**Problem to work on:** Write out the records once more, exactly, and keep any image out.

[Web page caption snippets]
________________________
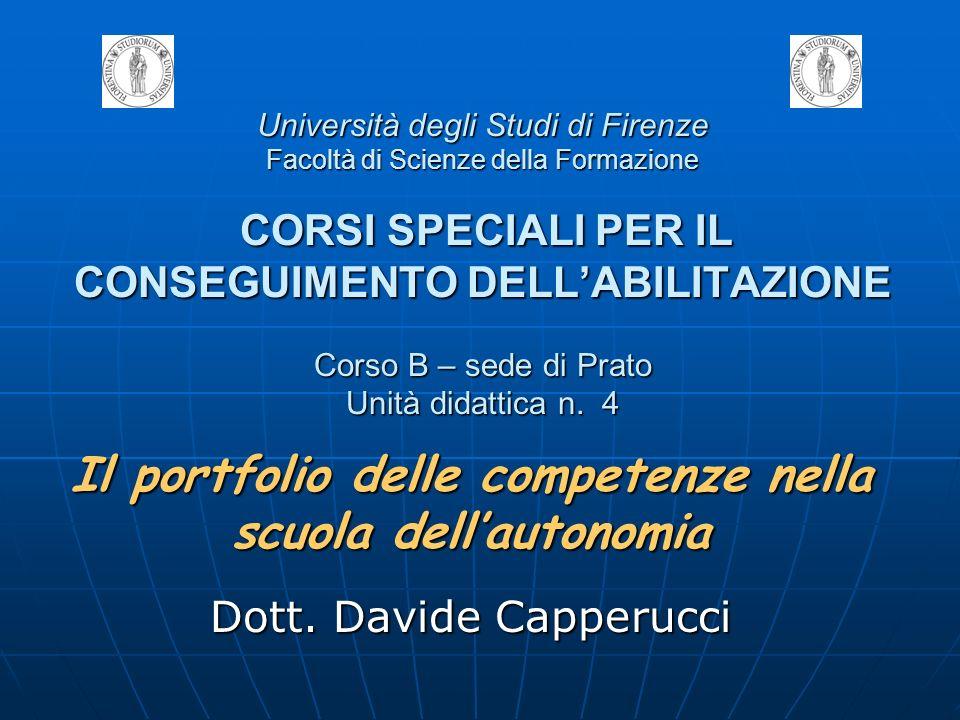 Università degli Studi di Firenze Facoltà di Scienze della Formazione CORSI SPECIALI PER IL CONSEGUIMENTO DELLABILITAZIONE Corso B – sede di Prato Uni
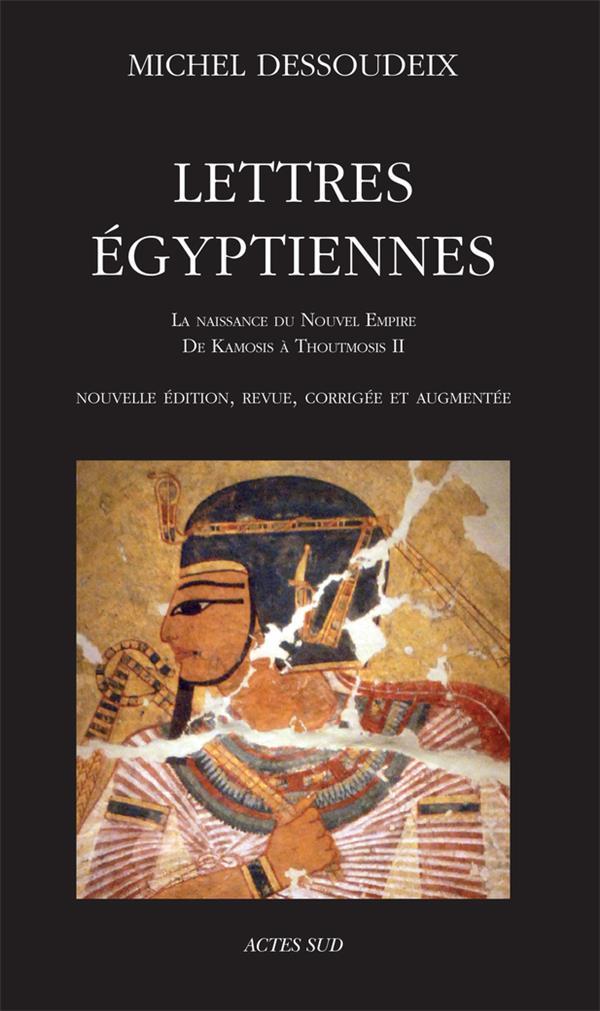 Lettres égyptiennes ; la naissance du Nouvel Empire, de Kamosis à Thoutmosis II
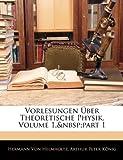 Vorlesungen Ãœber Theoretische Physik, Volume 1,part 1 (German Edition)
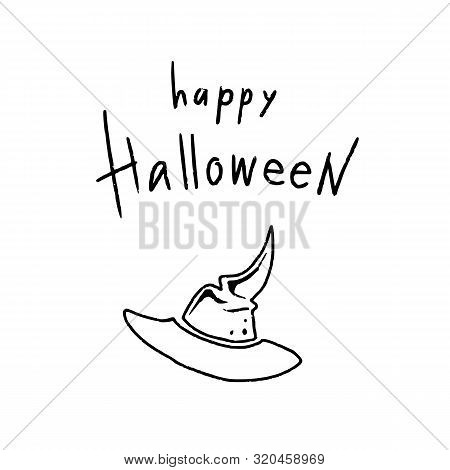 Hand Drawn Halloween Design For Card, Banner Or Party Invitation With Magic Witch Hat And Handletter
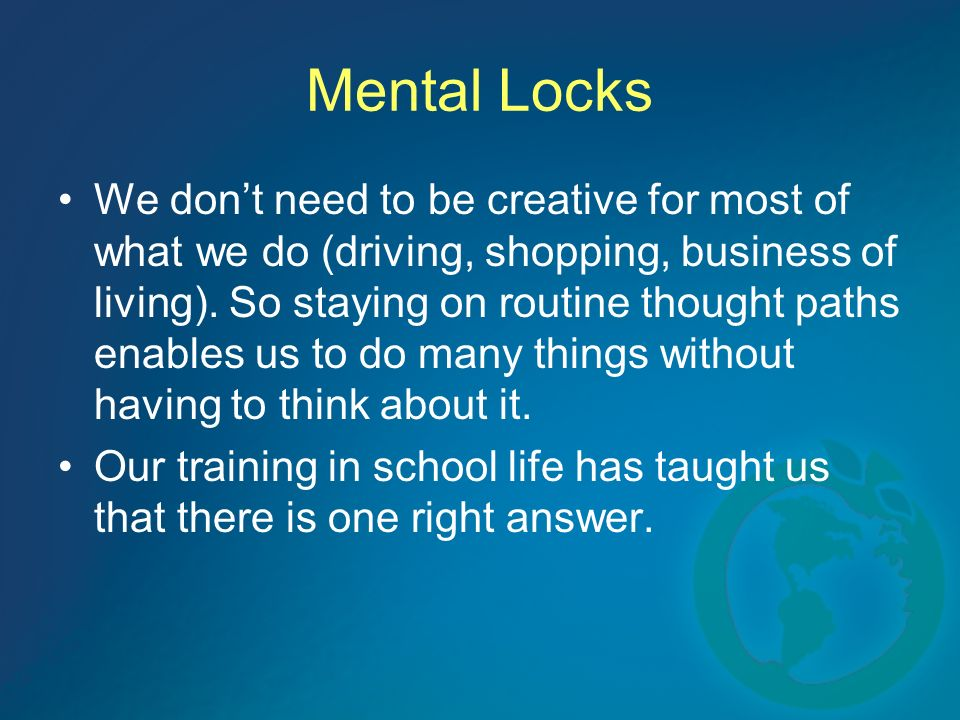 Mental Locks We dont need to be creative for most of what we do (driving, shopping, business of living).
________________________
**Written response:**
 Università degli Studi di Firenze Facoltà di Scienze della Formazione CORSI SPECIALI PER IL CONSEGUIMENTO DELLABILITAZIONE Corso B – sede di Prato Uni
 Lettres égyptiennes ; la naissance du Nouvel Empire, de Kamosis à Thoutmosis II
 Vorlesungen Ãœber Theoretische Physik, Volume 1,part 1 (German Edition)
 Hand Drawn Halloween Design For Card, Banner Or Party Invitation With Magic Witch Hat And Handletter
 Mental Locks We dont need to be creative for most of what we do (driving, shopping, business of living).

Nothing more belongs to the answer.